Meanwhile the campaign to give Viru back his century has gathered pace. All Indian cricketers are being asked not to score a century in their next innings, out of solidarity. Already it is believed that Ishant Sharma and Praveen Kumar have signed up. And a charity single: “A Six for Sehwag”, designed to raise awareness of the plight of Delhi-based batsmen with only 12 one-day centuries to their name is to be recorded next week by many of the world’s best singers and Brett Lee.

Thursday, August 19th After the great injustice perpetrated against our nation yesterday, all true-born Englishmen were united today in raising a mojito to the ECB’s Emailer-in-Chief, Giles Clarke for his dynamic intervention that has salvaged our country’s pride. The crisis began less than 24 hours ago when the ICC announced the long list of nominees for some award or other. The precise name of the award and indeed the identity of any of the previous winners escaped most in these shores, but what did not pass us by was the total absence of any Englishmen on that list.

The sound of thundering jowls could be heard all the way back to Dubai, but in our hour of need, it was to our leader, Lord Clarke of Antigua, that we turned. A swift electronic mail, no doubt involving heavy use of the underline and bold font facilities and hey presto, sanity was restored to the ICC lists. I am proud to report that sitting at the head of the list of nominations for a brand new category, “Offspinners Named After Large Birds”, sits our own buck-toothed twirler, Graeme “Tiddles” Swann. Three cheers for good old Giles and God Save the Queen!
______
REQUIRED TASKS.
**1)** List every place name that appears in the cricket diary.
**2)** Resume the cricket diary right after its final sentence.
The data that comes next is separate from the cricket diary.

DATASET EXTRACT.
______
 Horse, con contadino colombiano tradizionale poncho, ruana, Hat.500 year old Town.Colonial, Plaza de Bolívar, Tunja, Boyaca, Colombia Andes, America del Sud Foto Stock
______
ANSWERS FOR THE TASKS.
**1)** Delhi, Dubai, Antigua

**2)**
Friday, August 20th The Sri Lankan Cricket Board, under fire for arranging too many matches against India have responded to the criticism that they couldn’t possibly find a new way to take on their rivals to the north by rising to the challenge. Rather than India versus Sri Lanka in India or Sri Lanka versus India in Sri Lanka, it was today announced that their next encounter will be Sri Lanka Versus India On Ice.

The two teams will tour the ice rinks of the world re-enacting classic moments from the recent past. Laugh as the hapless Yuvraj is teased by a group of small boys waving cups of water at him! Cheer as Murali collects his 800th wicket as the clock strikes midnight! Boo as wicked Randiv hides the magical ball from the hero Viru, then cheer as the heroic Sri Lankan administrator chases him from the ice!*

* Those buying tickets for this event will be guaranteed half price admission to Sri Lanka Versus India On Ice 2, due to tour next year. Book now to avoid disappointment!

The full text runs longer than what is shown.